Any attribute of a HedTag that returns a string is a valid value of tag_form.

Raises:

ValueError –
- There is not a loaded dataframe
KeyError –
- the indicated row/column does not exist
AttributeError –
- The indicated tag_form is not an attribute of HedTag

BaseInput.shrink_defs(hed_schema)[source]¶

Shrinks any def-expand found in the underlying dataframe.

Parameters:: hed_schema (HedSchema or None) – The schema to use to identify defs

BaseInput.to_csv(file=None)[source]¶

Write to file or return as a string.

Parameters:

file (str, file-like, or None) – Location to save this file. If None, return as string.

Returns:

None if file is given or the contents as a str if file is None.

Return type:

None or str

Raises:

OSError –

Cannot open the indicated file

BaseInput.to_excel(file)[source]¶

Output to an Excel file.

Parameters:

file (str or file-like) – Location to save this base input.

Raises:

ValueError –
- if empty file object was passed
OSError –
- Cannot open the indicated file

BaseInput.validate(hed_schema, extra_def_dicts=None, name=None, error_handler=None)[source]¶

Creates a SpreadsheetValidator and returns all issues with this fil

Parameters:

hed_schema (HedSchema) – The schema to use for validation
extra_def_dicts (list of DefDict or DefDict) – all definitions to use for validation
name (str) – The name to report errors from this file as
error_handler (ErrorHandler) – Error context to use. Creates a new one if None

Returns:

A list of issues for hed string

Return type:

issues (list of dict)

BaseInput.COMMA_DELIMITER = ','¶

BaseInput.EXCEL_EXTENSION = ['.xlsx']¶

BaseInput.FILE_EXTENSION = ['.tsv', '.txt', '.xlsx']¶

BaseInput.FILE_INPUT = 'file'¶

BaseInput.STRING_INPUT = 'string'¶

BaseInput.TAB_DELIMITER = '\t'¶

BaseInput.TEXT_EXTENSION = ['.tsv', '.txt']¶

BaseInput.columns¶

Returns a list of the column names.

Empty if no column names.

Returns:: the column names
Return type:: columns(list)

BaseInput.dataframe¶: The underlying dataframe.

BaseInput.dataframe_a¶

Return the assembled dataframe: Probably a placeholder name.

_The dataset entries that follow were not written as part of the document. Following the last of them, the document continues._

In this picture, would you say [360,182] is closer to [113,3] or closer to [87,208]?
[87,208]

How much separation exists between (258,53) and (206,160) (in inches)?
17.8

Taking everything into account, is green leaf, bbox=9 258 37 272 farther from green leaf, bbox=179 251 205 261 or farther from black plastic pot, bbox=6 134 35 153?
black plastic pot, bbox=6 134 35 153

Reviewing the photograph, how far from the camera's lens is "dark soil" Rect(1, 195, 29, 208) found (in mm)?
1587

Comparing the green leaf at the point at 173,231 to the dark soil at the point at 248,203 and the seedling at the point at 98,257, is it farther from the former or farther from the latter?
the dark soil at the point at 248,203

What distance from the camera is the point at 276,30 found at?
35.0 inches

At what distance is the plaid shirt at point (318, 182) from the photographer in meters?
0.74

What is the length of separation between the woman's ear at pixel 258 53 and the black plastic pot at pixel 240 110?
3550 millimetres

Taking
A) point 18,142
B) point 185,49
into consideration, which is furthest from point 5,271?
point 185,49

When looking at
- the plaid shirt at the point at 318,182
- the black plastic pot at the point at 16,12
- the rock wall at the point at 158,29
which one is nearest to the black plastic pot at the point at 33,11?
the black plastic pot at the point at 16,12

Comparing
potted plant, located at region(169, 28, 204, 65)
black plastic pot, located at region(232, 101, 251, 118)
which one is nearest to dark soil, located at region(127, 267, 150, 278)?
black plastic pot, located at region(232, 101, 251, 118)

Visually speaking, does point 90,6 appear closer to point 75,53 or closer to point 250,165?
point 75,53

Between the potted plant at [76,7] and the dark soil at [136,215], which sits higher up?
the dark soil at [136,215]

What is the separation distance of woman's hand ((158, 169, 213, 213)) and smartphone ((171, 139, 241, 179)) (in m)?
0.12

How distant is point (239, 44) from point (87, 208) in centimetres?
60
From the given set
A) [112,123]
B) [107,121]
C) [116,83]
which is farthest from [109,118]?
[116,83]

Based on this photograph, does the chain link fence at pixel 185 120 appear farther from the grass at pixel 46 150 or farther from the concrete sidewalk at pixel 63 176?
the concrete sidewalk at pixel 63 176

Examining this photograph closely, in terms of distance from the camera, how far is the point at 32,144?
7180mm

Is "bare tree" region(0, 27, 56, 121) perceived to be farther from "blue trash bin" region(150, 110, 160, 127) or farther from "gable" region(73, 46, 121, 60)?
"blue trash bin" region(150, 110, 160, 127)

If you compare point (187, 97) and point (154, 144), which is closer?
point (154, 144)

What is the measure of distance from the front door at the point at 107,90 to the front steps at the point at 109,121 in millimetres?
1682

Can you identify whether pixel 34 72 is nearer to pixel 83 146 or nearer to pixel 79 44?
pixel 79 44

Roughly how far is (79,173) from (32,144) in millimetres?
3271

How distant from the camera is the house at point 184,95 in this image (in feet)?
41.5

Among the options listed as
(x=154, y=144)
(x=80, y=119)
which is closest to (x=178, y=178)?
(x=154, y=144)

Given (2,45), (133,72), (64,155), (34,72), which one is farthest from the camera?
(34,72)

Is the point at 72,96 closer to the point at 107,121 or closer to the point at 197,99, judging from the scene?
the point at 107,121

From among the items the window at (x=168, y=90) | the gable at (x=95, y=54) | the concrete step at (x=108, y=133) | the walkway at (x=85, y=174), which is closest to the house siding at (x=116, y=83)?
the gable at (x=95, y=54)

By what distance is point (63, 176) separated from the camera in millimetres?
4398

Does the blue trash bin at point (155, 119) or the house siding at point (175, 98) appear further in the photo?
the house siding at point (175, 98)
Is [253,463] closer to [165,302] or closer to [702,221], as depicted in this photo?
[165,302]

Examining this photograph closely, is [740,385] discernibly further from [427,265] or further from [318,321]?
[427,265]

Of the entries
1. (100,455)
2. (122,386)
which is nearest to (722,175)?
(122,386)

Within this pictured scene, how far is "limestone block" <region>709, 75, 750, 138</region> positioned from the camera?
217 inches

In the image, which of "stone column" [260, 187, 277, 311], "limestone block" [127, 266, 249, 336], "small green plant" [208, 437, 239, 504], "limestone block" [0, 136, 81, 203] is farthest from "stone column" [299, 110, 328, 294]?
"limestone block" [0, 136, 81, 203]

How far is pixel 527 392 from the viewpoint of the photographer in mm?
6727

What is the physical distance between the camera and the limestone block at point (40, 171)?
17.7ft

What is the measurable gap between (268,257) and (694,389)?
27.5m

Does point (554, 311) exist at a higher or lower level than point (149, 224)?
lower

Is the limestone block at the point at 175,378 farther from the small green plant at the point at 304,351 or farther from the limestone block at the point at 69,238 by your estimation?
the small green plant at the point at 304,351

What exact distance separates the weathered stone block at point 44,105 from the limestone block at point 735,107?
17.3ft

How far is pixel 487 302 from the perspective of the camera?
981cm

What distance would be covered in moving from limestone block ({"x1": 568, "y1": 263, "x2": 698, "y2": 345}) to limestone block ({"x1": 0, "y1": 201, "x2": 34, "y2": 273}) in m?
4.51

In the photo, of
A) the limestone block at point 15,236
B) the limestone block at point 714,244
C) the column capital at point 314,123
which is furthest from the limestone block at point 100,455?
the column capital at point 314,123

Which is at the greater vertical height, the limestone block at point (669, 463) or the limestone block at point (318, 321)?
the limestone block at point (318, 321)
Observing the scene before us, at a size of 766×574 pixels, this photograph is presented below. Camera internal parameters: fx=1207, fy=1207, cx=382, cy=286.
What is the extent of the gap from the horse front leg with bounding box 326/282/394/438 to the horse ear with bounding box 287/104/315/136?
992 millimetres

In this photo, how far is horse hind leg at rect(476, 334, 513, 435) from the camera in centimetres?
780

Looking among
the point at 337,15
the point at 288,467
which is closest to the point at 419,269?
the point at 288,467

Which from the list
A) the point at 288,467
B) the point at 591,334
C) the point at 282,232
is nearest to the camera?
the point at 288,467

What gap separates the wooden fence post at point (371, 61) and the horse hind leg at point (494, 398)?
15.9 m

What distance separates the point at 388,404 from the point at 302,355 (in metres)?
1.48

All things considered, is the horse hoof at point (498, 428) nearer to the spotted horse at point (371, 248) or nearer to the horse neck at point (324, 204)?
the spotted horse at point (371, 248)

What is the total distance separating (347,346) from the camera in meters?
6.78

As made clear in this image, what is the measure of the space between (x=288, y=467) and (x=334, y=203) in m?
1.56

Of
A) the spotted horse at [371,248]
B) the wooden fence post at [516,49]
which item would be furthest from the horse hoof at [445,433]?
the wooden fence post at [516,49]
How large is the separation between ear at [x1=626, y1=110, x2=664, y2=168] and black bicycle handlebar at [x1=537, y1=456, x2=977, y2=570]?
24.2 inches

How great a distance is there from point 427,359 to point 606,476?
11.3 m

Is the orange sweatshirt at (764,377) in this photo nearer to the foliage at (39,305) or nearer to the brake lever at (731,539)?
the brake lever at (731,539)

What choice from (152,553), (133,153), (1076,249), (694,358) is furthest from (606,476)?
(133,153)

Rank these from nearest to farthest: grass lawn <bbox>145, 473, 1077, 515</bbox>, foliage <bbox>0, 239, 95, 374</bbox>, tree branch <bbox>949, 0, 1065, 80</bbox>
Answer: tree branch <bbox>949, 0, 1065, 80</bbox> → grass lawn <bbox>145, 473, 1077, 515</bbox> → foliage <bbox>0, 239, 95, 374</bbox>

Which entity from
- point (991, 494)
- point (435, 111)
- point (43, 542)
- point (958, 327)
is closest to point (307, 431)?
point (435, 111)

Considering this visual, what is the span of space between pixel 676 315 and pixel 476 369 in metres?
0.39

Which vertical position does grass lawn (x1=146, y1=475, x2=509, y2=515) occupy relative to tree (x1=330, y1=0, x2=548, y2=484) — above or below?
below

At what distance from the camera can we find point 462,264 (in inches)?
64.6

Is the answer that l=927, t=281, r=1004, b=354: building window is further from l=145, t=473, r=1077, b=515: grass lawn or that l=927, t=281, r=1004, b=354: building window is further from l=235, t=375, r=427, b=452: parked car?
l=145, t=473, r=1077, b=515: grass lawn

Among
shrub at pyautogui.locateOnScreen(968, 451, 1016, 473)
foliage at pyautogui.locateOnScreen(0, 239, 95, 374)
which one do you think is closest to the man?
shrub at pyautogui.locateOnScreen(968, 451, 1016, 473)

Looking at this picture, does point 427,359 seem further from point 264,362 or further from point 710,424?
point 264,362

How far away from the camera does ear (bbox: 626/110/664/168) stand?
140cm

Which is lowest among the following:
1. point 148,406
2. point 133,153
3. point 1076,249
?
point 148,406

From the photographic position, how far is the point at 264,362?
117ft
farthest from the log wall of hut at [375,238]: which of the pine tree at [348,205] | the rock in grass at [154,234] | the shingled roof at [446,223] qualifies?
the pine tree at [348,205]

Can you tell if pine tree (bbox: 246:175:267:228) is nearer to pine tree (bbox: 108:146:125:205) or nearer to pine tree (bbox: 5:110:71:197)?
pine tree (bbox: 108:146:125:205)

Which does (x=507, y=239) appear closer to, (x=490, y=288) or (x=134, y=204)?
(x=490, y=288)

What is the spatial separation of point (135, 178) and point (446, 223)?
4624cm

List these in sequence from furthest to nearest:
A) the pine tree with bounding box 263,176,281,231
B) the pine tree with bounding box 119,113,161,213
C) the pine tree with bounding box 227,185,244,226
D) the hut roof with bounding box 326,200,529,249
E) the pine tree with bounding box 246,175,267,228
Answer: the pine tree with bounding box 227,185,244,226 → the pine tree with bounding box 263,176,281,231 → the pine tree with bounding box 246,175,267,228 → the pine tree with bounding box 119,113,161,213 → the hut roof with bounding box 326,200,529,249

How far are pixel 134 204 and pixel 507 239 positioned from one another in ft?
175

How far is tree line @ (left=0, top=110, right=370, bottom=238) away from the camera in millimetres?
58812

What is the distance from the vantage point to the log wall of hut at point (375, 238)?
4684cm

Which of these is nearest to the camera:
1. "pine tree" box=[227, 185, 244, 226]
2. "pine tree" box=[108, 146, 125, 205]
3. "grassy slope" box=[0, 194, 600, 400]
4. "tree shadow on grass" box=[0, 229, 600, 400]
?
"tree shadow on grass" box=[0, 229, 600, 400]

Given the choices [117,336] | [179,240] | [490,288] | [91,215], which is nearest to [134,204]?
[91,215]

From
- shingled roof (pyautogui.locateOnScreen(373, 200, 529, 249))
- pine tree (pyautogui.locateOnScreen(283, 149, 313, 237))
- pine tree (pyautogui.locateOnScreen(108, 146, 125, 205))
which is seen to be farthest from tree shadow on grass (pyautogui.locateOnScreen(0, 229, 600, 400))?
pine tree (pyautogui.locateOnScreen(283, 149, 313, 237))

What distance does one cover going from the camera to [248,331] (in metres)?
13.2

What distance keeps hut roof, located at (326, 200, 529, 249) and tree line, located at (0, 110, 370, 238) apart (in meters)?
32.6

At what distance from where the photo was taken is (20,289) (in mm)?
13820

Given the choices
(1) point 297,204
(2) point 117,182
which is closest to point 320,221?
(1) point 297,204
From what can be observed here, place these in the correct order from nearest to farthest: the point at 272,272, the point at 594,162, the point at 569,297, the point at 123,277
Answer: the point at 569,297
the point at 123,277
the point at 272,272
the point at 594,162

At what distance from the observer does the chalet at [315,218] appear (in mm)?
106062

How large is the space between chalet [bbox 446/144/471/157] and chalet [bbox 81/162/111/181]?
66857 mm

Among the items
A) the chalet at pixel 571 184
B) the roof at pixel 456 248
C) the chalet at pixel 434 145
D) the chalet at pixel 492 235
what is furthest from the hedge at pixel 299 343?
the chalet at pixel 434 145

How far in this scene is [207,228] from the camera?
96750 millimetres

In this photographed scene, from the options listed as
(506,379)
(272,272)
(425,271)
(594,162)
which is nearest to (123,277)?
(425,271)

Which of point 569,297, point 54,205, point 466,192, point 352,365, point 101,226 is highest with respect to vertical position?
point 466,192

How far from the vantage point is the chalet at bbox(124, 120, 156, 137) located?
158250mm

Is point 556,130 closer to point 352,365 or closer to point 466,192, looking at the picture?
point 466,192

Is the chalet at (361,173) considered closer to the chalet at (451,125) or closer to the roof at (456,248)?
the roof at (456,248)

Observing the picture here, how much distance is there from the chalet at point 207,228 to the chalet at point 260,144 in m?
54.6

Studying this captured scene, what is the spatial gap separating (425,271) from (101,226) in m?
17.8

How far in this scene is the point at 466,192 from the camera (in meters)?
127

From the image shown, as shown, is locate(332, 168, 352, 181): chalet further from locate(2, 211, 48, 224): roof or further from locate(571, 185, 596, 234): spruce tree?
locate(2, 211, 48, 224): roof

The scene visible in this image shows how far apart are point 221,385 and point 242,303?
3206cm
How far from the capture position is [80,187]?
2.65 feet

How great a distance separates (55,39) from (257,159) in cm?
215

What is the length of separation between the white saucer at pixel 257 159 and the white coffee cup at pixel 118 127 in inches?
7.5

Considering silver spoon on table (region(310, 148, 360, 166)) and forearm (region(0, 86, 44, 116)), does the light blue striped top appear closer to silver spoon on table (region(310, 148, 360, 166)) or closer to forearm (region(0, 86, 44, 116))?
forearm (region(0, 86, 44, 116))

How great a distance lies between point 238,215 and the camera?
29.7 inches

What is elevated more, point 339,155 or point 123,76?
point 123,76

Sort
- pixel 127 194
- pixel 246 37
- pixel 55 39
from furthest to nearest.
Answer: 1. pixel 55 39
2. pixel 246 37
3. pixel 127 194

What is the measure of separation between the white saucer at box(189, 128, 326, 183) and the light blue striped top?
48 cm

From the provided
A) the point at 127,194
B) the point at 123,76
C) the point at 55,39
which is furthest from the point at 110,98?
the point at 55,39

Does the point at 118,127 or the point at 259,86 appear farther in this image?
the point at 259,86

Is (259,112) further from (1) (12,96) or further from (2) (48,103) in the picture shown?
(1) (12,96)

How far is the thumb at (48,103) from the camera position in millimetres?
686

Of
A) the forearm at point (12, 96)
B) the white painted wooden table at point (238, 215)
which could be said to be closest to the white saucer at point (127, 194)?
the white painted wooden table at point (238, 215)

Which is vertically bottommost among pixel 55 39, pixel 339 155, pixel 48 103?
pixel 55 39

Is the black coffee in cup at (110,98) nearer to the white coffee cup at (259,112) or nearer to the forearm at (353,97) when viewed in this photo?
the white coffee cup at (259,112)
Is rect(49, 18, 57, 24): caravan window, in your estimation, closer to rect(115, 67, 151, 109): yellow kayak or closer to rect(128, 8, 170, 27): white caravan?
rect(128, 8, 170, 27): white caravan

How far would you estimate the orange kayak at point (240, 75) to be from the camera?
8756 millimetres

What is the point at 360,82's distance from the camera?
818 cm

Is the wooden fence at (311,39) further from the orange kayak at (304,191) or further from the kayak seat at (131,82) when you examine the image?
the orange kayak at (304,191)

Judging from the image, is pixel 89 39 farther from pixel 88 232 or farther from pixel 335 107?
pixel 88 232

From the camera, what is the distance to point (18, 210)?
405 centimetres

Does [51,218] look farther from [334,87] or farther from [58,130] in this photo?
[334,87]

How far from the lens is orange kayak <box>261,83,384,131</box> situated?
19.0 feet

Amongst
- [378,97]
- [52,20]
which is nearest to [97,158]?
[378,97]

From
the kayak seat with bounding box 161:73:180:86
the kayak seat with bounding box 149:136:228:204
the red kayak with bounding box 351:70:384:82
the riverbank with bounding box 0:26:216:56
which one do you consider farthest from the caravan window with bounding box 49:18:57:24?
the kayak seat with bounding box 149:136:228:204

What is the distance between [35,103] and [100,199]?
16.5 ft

Returns:: the assembled dataframe
Return type:: Dataframe

BaseInput.has_column_names¶: True if dataframe has column names.

BaseInput.loaded_workbook¶: The underlying loaded workbooks.

BaseInput.name¶: Name of the data.

BaseInput.onsets¶: Returns the onset column if it exists

BaseInput.series_a¶

Return the assembled dataframe as a series

Returns:: the assembled dataframe with columns merged
Return type:: Series

BaseInput.series_filtered¶

Return the assembled dataframe as a series, with rows that have the same onset combined

Returns:: the assembled dataframe with columns merged, and the rows filtered together
Return type:: Series

BaseInput.worksheet_name¶: The worksheet name.